**Exercise details**
Number of lines below with the word "empirical": give it and nothing more.

**Study material**
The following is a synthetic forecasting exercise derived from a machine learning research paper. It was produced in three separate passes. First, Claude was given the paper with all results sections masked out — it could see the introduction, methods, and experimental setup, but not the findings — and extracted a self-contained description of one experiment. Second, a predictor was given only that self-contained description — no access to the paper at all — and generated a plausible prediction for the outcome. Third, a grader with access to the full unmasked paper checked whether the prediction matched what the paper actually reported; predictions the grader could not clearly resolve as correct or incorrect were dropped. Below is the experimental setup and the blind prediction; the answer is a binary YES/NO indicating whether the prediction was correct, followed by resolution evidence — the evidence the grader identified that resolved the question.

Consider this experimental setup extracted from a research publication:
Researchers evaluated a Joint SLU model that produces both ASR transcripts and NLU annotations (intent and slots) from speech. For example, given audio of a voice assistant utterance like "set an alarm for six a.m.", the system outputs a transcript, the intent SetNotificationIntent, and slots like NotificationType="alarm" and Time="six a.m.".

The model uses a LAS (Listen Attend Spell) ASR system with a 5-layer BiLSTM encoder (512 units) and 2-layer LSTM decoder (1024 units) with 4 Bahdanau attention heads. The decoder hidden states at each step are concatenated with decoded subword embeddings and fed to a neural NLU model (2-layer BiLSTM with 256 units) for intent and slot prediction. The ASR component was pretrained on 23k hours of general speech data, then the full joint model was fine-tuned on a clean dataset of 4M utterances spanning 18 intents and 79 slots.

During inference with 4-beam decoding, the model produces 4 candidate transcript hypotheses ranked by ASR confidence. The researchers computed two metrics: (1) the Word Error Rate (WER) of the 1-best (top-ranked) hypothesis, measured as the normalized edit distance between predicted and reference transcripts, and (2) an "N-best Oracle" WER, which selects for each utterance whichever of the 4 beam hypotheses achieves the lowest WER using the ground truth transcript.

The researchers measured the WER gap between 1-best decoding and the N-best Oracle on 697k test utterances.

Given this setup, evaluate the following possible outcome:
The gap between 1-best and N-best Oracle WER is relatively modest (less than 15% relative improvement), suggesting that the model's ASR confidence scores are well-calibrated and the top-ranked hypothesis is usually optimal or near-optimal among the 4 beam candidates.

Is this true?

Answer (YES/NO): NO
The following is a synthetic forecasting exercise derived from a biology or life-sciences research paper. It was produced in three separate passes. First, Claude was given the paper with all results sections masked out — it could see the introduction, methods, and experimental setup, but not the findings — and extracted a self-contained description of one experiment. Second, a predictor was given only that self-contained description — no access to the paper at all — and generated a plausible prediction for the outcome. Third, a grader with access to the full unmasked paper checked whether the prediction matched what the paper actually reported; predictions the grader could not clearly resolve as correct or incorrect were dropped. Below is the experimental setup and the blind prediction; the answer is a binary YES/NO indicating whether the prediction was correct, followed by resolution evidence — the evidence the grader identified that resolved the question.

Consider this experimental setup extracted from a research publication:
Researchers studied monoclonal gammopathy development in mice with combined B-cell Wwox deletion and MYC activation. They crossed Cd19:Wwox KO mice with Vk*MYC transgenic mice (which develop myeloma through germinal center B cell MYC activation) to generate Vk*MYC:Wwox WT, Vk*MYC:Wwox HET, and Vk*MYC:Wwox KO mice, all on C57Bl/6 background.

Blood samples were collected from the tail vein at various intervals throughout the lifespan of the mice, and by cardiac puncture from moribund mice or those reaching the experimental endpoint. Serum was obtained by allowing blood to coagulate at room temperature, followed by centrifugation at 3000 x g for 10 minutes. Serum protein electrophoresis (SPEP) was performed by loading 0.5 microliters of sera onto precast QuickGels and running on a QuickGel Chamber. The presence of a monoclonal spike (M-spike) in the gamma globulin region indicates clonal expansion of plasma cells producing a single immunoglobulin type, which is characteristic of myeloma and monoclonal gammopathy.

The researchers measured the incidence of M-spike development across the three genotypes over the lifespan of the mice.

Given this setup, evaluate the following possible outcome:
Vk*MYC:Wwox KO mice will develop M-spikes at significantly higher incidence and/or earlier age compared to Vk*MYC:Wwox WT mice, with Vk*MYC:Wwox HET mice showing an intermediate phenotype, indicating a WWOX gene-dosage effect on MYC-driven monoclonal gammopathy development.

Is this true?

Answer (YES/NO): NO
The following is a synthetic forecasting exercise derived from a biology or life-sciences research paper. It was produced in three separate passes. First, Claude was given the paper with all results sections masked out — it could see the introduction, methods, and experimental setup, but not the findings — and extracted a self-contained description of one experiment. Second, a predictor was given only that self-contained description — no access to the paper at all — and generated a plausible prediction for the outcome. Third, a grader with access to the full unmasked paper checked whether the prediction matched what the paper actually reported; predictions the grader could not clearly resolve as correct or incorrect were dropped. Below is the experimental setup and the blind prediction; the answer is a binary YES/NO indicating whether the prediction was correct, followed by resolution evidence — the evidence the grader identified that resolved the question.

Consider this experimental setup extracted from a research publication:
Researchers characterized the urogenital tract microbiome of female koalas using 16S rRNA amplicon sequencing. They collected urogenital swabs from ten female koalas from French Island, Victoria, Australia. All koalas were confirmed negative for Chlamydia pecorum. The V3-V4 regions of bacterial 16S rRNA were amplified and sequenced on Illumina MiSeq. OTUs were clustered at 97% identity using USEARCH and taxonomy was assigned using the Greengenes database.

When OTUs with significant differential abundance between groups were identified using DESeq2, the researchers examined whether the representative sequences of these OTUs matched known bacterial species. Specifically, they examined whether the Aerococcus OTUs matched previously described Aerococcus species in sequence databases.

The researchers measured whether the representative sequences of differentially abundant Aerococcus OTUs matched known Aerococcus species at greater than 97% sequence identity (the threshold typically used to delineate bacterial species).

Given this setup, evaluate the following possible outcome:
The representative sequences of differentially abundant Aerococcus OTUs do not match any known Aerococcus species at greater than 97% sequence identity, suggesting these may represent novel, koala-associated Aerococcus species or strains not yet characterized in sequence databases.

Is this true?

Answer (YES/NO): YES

==

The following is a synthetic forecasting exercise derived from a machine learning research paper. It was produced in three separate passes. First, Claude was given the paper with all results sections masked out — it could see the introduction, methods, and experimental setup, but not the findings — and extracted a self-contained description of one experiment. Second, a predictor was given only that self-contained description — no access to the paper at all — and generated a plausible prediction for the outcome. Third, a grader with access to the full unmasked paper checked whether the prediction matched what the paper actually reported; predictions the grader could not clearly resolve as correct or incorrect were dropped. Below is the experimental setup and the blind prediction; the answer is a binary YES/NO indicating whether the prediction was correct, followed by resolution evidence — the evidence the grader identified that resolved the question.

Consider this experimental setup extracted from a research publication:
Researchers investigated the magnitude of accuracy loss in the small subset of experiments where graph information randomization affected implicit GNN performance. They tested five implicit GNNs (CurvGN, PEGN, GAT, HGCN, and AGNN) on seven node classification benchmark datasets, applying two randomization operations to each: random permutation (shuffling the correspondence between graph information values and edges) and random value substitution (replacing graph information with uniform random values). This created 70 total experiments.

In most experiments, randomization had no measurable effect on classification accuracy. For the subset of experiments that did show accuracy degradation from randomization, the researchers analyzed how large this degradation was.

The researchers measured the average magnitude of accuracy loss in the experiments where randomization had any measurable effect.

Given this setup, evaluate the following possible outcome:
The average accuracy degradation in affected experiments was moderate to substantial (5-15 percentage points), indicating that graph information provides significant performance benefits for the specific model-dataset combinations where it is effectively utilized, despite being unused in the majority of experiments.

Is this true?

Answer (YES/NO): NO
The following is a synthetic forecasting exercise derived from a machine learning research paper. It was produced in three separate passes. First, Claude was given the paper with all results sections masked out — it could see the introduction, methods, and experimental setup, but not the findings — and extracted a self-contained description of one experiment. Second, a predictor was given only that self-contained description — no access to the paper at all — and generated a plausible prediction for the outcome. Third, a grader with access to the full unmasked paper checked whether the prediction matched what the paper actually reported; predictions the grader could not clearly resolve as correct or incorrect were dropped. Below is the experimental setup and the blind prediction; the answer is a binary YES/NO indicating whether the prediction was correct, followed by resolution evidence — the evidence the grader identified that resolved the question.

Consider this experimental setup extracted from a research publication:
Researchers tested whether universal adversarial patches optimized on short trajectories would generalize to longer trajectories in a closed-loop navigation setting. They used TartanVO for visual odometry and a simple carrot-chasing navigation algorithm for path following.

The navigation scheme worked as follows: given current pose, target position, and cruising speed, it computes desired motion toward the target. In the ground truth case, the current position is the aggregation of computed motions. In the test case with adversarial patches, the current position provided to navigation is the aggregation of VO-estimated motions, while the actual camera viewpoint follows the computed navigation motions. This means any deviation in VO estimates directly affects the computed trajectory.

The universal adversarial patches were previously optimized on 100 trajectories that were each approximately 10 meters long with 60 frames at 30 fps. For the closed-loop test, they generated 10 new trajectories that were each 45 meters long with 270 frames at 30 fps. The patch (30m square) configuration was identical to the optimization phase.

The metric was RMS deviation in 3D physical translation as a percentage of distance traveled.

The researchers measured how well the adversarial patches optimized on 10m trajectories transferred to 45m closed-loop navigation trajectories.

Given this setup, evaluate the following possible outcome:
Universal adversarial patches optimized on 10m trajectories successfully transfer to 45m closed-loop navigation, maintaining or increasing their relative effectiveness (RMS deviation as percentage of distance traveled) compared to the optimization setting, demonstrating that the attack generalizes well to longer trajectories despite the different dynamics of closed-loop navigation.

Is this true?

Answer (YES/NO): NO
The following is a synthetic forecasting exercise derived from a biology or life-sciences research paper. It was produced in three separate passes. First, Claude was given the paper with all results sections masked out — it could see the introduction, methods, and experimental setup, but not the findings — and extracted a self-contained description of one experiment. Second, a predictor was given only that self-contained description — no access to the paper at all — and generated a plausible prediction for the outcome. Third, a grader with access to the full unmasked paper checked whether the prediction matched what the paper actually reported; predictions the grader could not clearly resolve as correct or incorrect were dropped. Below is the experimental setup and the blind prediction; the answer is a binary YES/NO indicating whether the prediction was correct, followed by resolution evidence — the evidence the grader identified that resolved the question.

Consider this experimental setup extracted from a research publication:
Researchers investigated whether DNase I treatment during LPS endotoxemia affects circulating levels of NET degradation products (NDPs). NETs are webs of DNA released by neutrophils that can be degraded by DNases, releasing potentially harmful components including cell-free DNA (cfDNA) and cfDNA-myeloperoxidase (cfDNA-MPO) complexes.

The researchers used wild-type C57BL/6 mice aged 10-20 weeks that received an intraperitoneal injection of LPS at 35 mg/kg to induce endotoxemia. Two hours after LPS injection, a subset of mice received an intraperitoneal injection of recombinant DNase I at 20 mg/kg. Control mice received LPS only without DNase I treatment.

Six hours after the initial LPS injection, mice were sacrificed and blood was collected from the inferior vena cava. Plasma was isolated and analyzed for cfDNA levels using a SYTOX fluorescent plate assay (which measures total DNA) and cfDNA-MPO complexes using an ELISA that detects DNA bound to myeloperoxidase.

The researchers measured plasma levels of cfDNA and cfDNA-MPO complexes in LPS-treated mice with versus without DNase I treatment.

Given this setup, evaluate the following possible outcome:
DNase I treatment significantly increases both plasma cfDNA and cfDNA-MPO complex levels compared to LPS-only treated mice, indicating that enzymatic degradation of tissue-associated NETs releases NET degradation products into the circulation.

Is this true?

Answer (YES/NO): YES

...

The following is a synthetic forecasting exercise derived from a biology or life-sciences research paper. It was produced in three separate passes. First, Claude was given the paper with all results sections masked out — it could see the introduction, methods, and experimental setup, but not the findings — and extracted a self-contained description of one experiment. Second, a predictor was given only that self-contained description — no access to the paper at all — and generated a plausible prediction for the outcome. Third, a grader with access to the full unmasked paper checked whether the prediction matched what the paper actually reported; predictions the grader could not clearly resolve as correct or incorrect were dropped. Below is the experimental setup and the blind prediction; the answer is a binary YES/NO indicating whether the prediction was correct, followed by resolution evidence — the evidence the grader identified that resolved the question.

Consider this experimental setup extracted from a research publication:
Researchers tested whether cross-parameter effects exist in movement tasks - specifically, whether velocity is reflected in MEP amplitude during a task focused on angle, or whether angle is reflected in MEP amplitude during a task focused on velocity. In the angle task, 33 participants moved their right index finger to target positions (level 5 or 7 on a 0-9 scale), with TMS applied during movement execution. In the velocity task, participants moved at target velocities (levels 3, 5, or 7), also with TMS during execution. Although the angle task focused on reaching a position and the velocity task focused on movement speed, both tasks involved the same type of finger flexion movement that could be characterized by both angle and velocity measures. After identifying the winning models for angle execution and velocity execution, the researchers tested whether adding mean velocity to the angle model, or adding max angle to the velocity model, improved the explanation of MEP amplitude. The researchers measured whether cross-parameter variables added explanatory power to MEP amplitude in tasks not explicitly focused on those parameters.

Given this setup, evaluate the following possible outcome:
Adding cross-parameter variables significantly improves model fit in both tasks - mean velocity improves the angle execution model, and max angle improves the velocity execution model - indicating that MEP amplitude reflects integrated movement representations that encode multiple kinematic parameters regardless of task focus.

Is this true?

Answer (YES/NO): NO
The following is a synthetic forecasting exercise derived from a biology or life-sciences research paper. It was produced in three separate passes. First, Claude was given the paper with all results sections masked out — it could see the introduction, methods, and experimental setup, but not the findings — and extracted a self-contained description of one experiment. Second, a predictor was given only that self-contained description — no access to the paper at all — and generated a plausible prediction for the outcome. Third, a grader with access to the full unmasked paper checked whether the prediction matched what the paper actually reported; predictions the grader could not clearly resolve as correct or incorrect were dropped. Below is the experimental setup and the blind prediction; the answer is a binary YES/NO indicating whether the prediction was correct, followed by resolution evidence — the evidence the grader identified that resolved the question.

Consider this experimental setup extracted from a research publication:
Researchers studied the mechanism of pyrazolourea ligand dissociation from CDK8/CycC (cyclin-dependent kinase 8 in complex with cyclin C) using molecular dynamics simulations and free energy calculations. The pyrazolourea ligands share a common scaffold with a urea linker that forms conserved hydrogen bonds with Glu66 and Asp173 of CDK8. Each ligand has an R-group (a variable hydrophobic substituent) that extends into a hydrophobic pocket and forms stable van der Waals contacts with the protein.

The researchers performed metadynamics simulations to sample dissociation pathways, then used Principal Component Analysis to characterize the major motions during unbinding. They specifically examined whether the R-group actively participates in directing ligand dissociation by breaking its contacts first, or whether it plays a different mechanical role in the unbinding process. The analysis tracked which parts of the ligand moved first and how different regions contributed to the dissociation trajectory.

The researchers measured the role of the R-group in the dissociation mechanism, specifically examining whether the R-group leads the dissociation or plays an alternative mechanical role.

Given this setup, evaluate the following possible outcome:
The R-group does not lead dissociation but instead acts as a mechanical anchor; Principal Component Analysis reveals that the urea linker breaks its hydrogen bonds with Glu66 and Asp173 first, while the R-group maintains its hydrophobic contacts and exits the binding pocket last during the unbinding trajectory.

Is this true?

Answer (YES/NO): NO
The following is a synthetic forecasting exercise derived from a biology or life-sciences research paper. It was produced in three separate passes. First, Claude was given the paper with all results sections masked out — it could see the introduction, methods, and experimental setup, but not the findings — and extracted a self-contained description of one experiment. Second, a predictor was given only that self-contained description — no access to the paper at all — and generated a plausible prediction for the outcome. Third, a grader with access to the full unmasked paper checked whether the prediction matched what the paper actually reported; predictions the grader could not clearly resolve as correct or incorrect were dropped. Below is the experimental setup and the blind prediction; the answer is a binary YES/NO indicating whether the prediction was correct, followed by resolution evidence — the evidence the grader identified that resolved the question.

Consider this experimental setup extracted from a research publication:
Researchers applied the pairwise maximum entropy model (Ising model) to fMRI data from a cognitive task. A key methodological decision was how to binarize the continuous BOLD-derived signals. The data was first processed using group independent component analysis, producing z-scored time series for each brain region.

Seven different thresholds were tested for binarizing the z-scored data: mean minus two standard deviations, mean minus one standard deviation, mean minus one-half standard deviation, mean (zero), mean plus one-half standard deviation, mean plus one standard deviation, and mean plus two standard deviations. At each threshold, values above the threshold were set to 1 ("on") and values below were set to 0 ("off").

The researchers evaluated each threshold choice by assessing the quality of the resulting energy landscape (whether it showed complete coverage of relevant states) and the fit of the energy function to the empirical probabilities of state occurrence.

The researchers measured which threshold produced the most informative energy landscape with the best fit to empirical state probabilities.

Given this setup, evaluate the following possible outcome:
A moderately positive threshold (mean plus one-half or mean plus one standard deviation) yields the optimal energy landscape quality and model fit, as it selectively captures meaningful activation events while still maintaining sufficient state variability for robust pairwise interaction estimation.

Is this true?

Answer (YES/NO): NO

**Task solution**
2